EXERCISE AIM
Rewrite every line of the listing, swapping "basquete" for "futebol" and keeping everything else the same. Include only the text, not the pictures.

THE RECORDS
=== Begin Enclosure ===

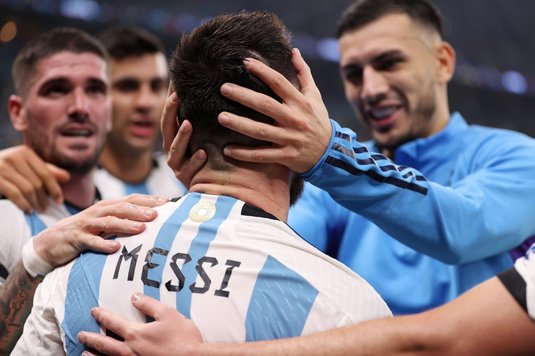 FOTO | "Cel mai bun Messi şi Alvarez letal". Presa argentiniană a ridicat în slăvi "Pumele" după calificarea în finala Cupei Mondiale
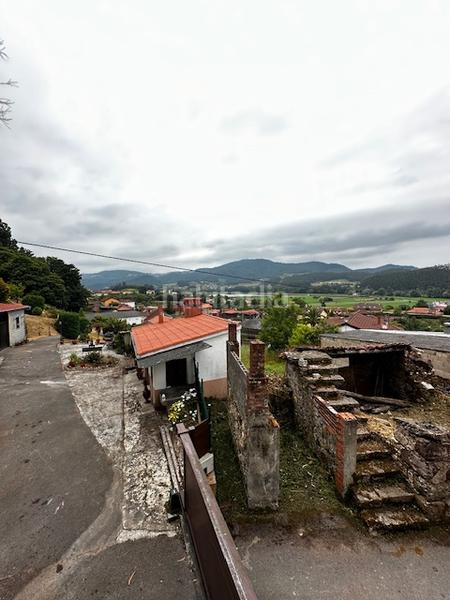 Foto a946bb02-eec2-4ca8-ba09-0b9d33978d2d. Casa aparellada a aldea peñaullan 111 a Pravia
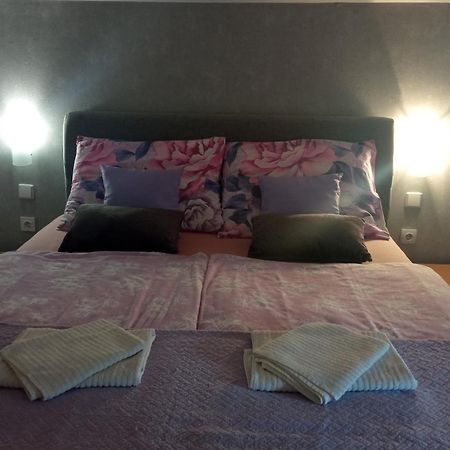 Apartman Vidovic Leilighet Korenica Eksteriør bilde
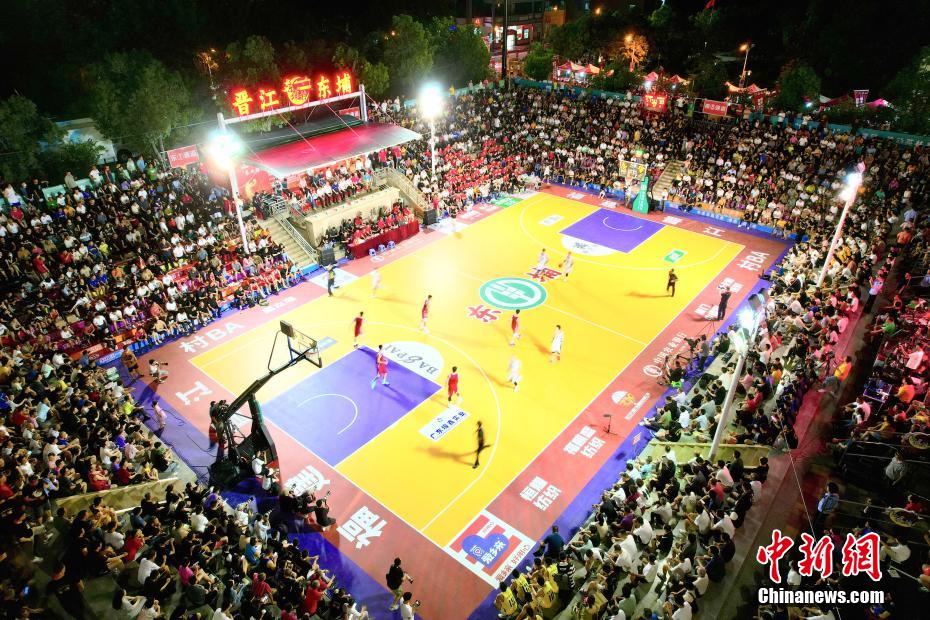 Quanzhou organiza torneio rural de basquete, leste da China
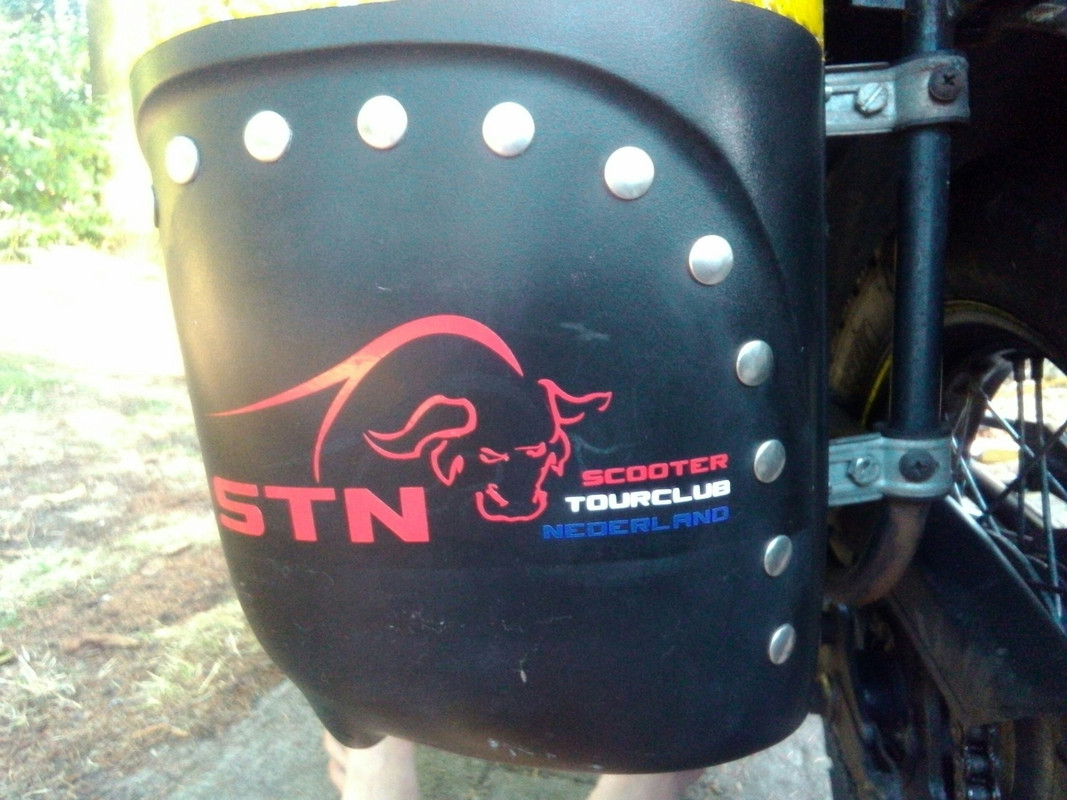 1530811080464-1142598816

=== End Enclosure ===

ANSWER SECTION
 FOTO | "Cel mai bun Messi şi Alvarez letal". Presa argentiniană a ridicat în slăvi "Pumele" după calificarea în finala Cupei Mondiale
 Foto a946bb02-eec2-4ca8-ba09-0b9d33978d2d. Casa aparellada a aldea peñaullan 111 a Pravia
 Apartman Vidovic Leilighet Korenica Eksteriør bilde
 Quanzhou organiza torneio rural de futebol, leste da China
 1530811080464-1142598816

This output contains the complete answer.